» **EXERCISE BRIEF**: Give back, unchanged, the line containing "Crystal Sunrise Villa" and every line after it up to the end of the listing.

[Start of section]

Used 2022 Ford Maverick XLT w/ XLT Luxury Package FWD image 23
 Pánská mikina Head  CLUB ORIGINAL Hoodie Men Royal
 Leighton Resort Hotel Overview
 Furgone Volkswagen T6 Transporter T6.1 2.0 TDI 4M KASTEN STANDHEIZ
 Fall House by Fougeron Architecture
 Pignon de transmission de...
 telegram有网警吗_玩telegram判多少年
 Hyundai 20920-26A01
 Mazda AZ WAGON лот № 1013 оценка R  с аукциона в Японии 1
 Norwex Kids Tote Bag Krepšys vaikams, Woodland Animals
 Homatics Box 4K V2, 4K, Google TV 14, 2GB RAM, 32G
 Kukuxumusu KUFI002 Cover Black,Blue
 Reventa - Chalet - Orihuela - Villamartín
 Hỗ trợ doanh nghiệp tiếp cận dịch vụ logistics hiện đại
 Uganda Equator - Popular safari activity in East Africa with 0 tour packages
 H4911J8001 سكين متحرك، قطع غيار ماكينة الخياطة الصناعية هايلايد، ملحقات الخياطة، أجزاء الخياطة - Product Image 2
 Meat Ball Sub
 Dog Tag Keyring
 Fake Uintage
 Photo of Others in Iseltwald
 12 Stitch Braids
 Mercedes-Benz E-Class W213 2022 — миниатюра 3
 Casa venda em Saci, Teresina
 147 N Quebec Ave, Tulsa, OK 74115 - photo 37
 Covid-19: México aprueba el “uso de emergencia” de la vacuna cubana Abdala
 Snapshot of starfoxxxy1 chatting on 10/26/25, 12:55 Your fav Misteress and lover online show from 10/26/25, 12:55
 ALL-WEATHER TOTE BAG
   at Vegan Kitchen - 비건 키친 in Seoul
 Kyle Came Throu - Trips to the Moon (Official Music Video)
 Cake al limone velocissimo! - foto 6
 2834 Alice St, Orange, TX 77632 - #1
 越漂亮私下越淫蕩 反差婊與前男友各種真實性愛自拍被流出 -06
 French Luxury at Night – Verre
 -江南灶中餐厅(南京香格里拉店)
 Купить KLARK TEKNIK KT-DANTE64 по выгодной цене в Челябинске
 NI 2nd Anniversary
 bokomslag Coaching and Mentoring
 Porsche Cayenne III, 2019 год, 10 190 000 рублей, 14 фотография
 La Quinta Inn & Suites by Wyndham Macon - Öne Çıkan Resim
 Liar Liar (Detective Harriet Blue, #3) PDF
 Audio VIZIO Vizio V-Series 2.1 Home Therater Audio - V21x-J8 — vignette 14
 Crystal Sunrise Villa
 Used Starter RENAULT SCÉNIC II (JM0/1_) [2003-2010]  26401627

[End of section]

» **FINISHED TASK**:
 Crystal Sunrise Villa
 Used Starter RENAULT SCÉNIC II (JM0/1_) [2003-2010]  26401627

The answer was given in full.